Flowserve suggests that plant operators using these solenoid coils measure the resistance of the coil periodically, especially after the coil has been energized for testing or service.


Power Reactor
Event Number: 55975
Facility: Quad Cities
Region: 3     State: IL
Unit: [2] [] []
RX Type: [1] GE-3,[2] GE-3
NRC Notified By: Mike Maclennan
HQ OPS Officer: Donald Norwood
Notification Date: 07/04/2022
Notification Time: 05:57 [ET]
Event Date: 07/04/2022
Event Time: 01:04 [CDT]
Last Update Date: 07/04/2022
Emergency Class: Non Emergency
10 CFR Section:
50.72(b)(2)(iv)(B) - RPS Actuation - Critical
Person (Organization):
Hanna, John (R3DO)
Power Reactor Unit Info
Unit SCRAM Code RX Crit Initial PWR Initial RX Mode Current PWR Current RX Mode
2 M/R Y 100 Power Operation 0 Hot Standby
Event Text
REACTOR MANUAL SCRAM DUE TO LOWERING REACTOR WATER LEVEL

The following information was received from the licensee via facsimile:

"On July 4, 2022 at 0104 CDT, with Unit 2 in Mode 1 at 100 percent power, a manual scram was inserted on U2 due to lowering reactor water level, which occurred following an unexpected closure of the 2A Feedwater Regulating Valve. Following the reactor scram, reactor water level decreased to approximately minus 16 inches, which resulted in an automatic Group II and Group III isolation (expected response). Following the scram, reactor water level rose to plus 75 inches resulting in a trip of all three Reactor Feedwater Pumps. At 0114 CDT, Reactor Water Level lowered to less than the Feedwater Pump High Level Trip setpoint and the 2C Reactor Feedwater Pump was restarted. Reactor Water Level control has been established in a normal band. The cause and details of the event are under investigation.

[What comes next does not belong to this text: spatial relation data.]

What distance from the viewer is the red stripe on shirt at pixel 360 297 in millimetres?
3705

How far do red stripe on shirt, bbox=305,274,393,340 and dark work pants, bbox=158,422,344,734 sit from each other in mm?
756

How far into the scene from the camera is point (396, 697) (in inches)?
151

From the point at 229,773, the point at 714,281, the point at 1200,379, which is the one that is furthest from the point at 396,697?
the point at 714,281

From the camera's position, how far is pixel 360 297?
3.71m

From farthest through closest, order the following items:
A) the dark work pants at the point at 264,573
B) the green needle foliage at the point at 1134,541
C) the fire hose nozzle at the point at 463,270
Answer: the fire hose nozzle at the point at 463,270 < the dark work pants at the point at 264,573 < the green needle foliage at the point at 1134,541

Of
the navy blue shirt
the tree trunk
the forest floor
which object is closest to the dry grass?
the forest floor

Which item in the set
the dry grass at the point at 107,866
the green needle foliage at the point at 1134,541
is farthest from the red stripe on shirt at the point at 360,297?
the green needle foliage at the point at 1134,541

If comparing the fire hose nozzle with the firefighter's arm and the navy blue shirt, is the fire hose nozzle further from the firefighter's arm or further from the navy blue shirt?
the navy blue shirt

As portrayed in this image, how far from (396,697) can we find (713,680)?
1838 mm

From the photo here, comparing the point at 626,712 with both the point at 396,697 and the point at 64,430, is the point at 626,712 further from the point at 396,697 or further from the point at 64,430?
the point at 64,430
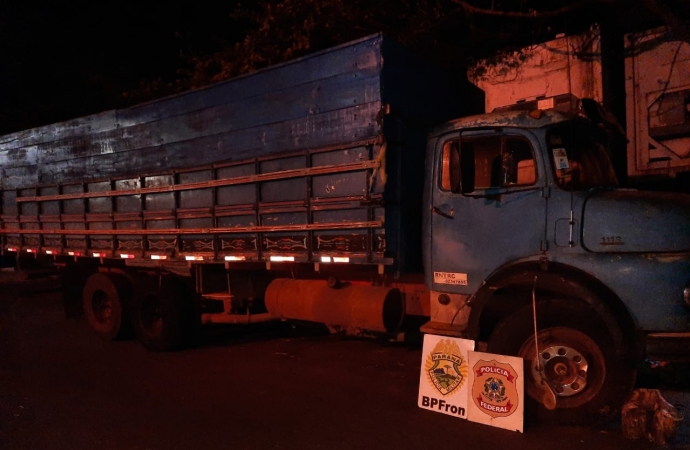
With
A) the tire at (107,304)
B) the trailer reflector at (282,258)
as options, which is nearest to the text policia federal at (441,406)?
the trailer reflector at (282,258)

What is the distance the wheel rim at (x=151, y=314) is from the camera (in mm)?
7371

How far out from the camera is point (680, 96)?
7668 mm

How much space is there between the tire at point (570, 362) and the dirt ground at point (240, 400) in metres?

"The Unit 2 scram was not complicated. Operations responded using the Emergency Operating Procedure and stabilized the plant in mode 3. Decay heat is being removed by discharging steam to the main condenser using the turbine bypass valves.

"Unit 1 was unaffected by the event and remains at 100 percent power.

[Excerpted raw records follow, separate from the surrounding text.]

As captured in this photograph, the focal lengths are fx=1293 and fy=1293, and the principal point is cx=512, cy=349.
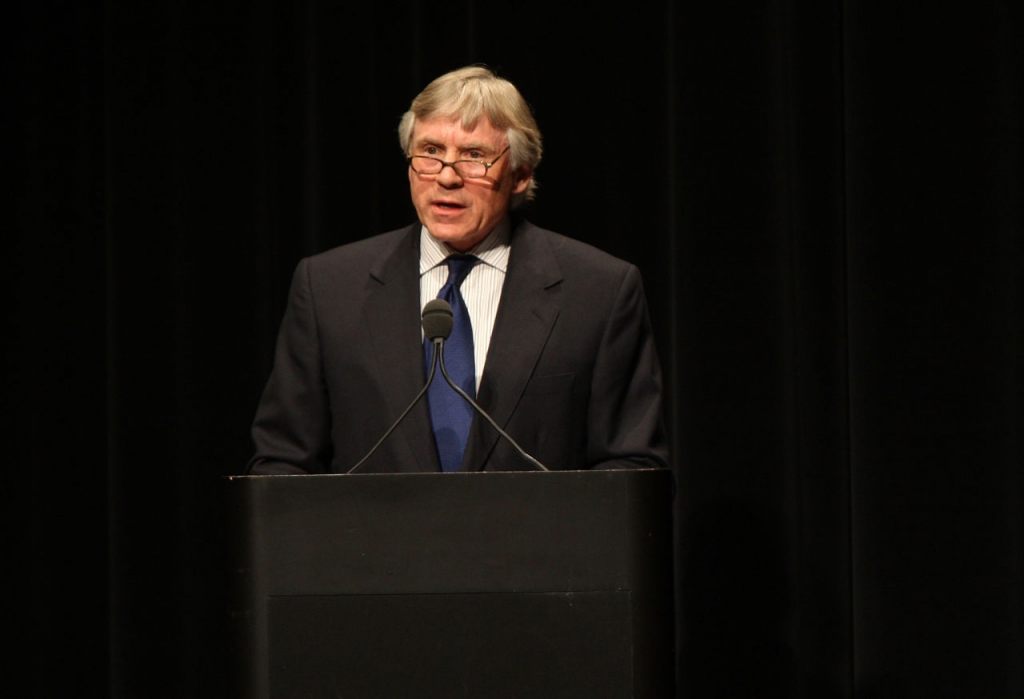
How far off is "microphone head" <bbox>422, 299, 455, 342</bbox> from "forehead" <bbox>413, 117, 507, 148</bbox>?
56 cm

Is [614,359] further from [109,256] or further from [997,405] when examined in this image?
[109,256]

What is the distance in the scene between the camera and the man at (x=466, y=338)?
2117 millimetres

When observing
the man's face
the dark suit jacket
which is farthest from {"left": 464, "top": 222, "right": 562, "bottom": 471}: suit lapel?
the man's face

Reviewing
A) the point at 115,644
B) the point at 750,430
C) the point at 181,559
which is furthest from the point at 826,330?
the point at 115,644

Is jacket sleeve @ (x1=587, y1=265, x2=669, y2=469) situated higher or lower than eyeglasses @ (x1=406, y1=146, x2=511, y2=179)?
lower

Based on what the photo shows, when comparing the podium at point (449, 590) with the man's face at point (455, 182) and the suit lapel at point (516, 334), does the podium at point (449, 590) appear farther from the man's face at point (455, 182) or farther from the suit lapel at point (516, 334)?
the man's face at point (455, 182)

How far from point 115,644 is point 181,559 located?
27 cm

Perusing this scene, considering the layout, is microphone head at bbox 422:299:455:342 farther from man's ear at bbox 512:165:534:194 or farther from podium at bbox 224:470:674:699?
man's ear at bbox 512:165:534:194

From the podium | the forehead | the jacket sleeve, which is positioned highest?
the forehead

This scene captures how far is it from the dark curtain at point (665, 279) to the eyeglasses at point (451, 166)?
930mm

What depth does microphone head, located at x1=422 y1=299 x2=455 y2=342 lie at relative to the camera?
Answer: 1.70 metres

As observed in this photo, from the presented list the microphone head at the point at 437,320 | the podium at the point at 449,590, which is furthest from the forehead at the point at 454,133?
the podium at the point at 449,590

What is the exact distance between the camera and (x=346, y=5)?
3.23m

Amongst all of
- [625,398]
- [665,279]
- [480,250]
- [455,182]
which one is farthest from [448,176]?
[665,279]
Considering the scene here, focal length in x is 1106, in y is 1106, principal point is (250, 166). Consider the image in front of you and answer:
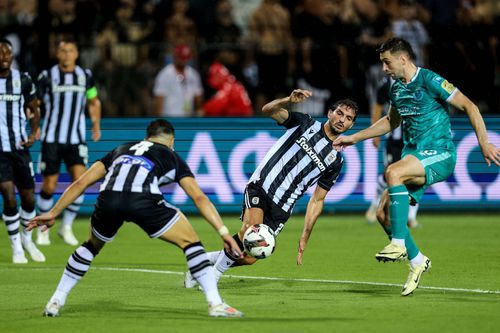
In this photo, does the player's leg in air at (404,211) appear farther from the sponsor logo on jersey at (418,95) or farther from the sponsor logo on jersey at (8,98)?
the sponsor logo on jersey at (8,98)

"Due to the Reactor Protection System actuation while critical, this event is being reported as a four-hour, non-emergency notification per 10 CFR 50.72(b)(2)(iv)(B).

"There was no impact on the health and safety of the public or plant personnel. The NRC Resident Inspector has been notified."

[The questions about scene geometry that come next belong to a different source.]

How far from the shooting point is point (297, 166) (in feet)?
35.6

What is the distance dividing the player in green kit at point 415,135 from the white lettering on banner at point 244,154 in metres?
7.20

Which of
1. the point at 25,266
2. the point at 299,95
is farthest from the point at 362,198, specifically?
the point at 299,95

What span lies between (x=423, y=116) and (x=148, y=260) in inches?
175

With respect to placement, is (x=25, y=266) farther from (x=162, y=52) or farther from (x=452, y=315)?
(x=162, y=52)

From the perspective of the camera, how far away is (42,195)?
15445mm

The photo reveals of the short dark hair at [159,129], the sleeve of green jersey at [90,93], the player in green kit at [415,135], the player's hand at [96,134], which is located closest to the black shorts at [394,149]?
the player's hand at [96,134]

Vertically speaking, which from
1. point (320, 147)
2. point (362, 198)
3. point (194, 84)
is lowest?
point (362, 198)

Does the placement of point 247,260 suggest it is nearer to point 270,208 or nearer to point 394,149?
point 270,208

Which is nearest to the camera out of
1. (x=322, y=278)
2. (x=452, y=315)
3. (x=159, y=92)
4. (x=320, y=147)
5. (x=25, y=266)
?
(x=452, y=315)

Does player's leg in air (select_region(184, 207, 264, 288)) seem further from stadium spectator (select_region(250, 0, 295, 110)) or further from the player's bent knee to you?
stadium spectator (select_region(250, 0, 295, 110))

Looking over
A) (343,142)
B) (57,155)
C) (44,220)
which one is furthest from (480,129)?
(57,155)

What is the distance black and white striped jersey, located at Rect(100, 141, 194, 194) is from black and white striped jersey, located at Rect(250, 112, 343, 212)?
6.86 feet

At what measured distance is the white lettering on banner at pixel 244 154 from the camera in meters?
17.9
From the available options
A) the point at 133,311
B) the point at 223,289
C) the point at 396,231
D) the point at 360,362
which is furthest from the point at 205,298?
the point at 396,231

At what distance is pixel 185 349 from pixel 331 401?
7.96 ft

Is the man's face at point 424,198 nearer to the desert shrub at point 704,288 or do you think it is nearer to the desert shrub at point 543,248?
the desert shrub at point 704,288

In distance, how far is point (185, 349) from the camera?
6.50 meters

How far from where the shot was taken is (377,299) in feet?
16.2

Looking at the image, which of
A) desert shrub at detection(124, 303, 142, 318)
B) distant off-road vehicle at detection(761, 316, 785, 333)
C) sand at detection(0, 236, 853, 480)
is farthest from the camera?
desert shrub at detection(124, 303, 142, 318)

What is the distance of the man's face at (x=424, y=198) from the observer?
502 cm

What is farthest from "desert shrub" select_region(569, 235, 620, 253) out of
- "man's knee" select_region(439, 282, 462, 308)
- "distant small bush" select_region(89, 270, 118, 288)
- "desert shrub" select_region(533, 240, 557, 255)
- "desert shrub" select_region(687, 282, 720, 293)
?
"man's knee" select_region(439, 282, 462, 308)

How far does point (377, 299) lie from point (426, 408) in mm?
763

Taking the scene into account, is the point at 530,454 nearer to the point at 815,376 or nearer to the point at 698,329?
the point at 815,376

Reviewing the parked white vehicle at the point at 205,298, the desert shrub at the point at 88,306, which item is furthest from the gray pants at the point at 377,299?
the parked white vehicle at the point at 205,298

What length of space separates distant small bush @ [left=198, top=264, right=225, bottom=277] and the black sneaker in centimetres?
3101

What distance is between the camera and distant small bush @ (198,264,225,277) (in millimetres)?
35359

The following additional information was obtained from the licensee in accordance with Headquarters Operations Officers Report Guidance:

The licensee will notify the Illinois Emergency Management Agency.


Power Reactor
Event Number: 55976
Facility: Quad Cities
Region: 3     State: IL
Unit: [1] [2] []
RX Type: [1] GE-3,[2] GE-3
NRC Notified By: Craig Vroman
HQ OPS Officer: Donald Norwood
Notification Date: 07/04/2022
Notification Time: 09:53 [ET]
Event Date: 07/04/2022
Event Time: 01:30 [CDT]
Last Update Date: 07/04/2022
Emergency Class: Non Emergency
10 CFR Section:
50.72(b)(3)(v)(C) - Pot Uncntrl Rad Rel
50.72(b)(3)(v)(D) - Accident Mitigation
Person (Organization):
Hanna, John (R3DO)
Power Reactor Unit Info
Unit SCRAM Code RX Crit Initial PWR Initial RX Mode Current PWR Current RX Mode
1 N Y 100 Power Operation 100 Power Operation
2 N N 0 Hot Standby 0 Hot Standby
Event Text
BOTH TRAINS OF STANDBY GAS TREATMENT INOPERABLE

The following information was received from the licensee via email:

"At 0130 CDT on July 4 2022, it was discovered both trains of Standby Gas Treatment System were simultaneously inoperable due to failure to reach required flow rates. Both trains were capable of starting but failed to reach the required flow of 4000 SCFM. Secondary Containment differential pressure was not able to be maintained at greater than or equal to 0.25 inches of vacuum water gauge, causing Secondary Containment to also be inoperable. Due to this inoperability, the system was in a condition that could have prevented the fulfillment of a safety function; therefore, this condition is being reported as an eight-hour, non-emergency notification per 10 CFR 50.72(b)(3)(v)(C) and 10 CFR 50.72(b)(3)(v)(D).

"There was no impact on the health and safety of the public or plant personnel. The NRC Resident Inspector has been notified."